A legislação hoje permite a cobrança de 3% dos consignados para o Fundo de Desenvolvimento do Sistema de Pessoal (Fundesp). Com a proposta, não poderão ser cobradas taxas e tarifas ou realizados descontos em favor de qualquer órgão ou entidade da Administração Direta e Indireta.
O projeto de lei também veda a abertura de margem consignável de cartão de crédito e cartão benefício e outros congêneres. A proposta estabelece ainda a criação de regras mais consistentes para o credenciamento das instituições financeiras. A atuação como consignatária ficará condicionada a um credenciamento prévio do órgão gestor da folha de pagamento e ao atendimento dos critérios de segurança, transparência e capacidade operacional.
Os novos requisitos estabelecidos pelo projeto de lei determinam que só poderão atuar como consignatárias: instituições financeiras regularmente constituídas e autorizadas pelo Banco Central do Brasil para atuarem como Bancos Comerciais, Bancos Múltiplos, Bancos Cooperativas, Cooperativas de Crédito e a Caixa Econômica Federal; entidades de previdência complementar e seguradoras do ramo de vida integradas ao Sistema Financeiro Nacional; operadoras de planos de saúde regulamentadas pela Agência Nacional de Saúde Suplementar (ANS) e Mato Grosso Saúde, na coparticipação; e sindicatos e associações exclusivamente de representatividade de classe dos servidores do Estado de Mato Grosso, exceto na modalidade mensalidade.
A proposta ainda traz a criação de uma Ouvidoria Interinstitucional Especializada de Consignações que irá fazer o atendimento ao servidor público estadual e ficará responsável por receber reclamações, classificar e encaminhar as reclamações sobre eventuais irregularidades ou descumprimentos contratuais. O órgão funcionará no âmbito da Controladoria Geral do Estado (CGE) e contará com representante indicado por cada poder e órgão autônomo do Estado.

CPI dos Consignados
Apesar do projeto apresentado, os parlamentares ainda articulam a abertura de uma Comissão Parlamentar de Inquérito para investigar o escândalo dos consignados.
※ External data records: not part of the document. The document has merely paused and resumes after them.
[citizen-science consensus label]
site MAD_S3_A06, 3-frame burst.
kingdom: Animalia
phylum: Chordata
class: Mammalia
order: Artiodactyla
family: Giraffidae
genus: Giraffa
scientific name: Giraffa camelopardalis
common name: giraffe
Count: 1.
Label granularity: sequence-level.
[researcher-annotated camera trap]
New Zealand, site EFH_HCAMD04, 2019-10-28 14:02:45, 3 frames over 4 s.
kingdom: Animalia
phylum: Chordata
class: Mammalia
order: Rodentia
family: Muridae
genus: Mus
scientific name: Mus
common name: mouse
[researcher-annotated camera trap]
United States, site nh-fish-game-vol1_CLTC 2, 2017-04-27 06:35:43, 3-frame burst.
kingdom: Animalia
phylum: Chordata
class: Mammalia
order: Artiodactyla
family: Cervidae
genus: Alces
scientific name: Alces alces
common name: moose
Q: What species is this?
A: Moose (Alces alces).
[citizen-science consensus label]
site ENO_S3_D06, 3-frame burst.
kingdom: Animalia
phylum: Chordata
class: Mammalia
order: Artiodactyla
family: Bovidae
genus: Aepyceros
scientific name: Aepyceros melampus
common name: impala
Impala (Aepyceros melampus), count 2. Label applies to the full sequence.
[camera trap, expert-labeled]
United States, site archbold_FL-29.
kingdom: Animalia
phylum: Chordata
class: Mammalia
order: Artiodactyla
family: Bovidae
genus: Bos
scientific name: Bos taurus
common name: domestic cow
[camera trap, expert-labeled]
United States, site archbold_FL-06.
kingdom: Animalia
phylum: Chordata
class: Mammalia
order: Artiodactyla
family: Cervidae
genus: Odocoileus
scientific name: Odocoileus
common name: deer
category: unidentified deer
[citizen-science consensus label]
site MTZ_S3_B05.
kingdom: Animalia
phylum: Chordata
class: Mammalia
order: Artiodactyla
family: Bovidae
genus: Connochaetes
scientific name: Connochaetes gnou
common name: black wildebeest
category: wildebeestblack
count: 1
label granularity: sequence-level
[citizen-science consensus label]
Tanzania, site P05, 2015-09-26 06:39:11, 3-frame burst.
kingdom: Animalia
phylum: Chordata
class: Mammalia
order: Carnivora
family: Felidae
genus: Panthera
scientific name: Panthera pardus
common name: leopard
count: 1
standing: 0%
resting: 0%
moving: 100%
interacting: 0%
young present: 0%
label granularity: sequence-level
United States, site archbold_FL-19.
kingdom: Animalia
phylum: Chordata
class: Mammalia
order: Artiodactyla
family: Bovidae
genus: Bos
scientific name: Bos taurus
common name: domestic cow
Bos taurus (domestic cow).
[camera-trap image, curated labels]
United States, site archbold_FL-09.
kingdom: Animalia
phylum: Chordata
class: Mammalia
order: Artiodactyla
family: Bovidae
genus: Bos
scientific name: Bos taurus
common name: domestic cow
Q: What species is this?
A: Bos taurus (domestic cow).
Os deputados Henrique Lopes, Lúdio Cabral, Wilson Santos e Gilberto Cattani já declararam ser favoráveis à investigação.
Os deputados estaduais aguardavam um posicionamento do Tribunal de Contas do Estado, que realizou uma Mesa Técnica para apurar as fraudes nos consignados dos servidores públicos estaduais. Com a informação do TCE-MT de que não pretende investigar o que ocorreu, mas sim regulamentar a forma como os consignados serão permitidos daqui pra frente, os deputados decidiram partir para a abertura da CPI. A Comissão, no Parlamento, teria poder de investigar o caso, buscar informações sobre quem foi beneficiado com a fraude e quem permitiu as brechas para que a fraude ocorresse.
“A Assembleia tem o dever moral e histórico de aprofundar essas investigações. Nós estávamos aguardando. Havia uma pressão por parte dos sindicatos, até de parte da sociedade, para que a Assembleia abrisse uma CPI. Mas nós tínhamos feito um compromisso com o Tribunal de Contas de que enquanto o Tribunal de Contas liderasse uma frente de apuração, nós aguardaríamos os resultados. Mas como hoje o Tribunal diz que não vai investigar nada de hoje para trás, a Assembleia não tem saída, não tem alternativa a não ser ela própria fazer a investigação”, disse Wilson Santos.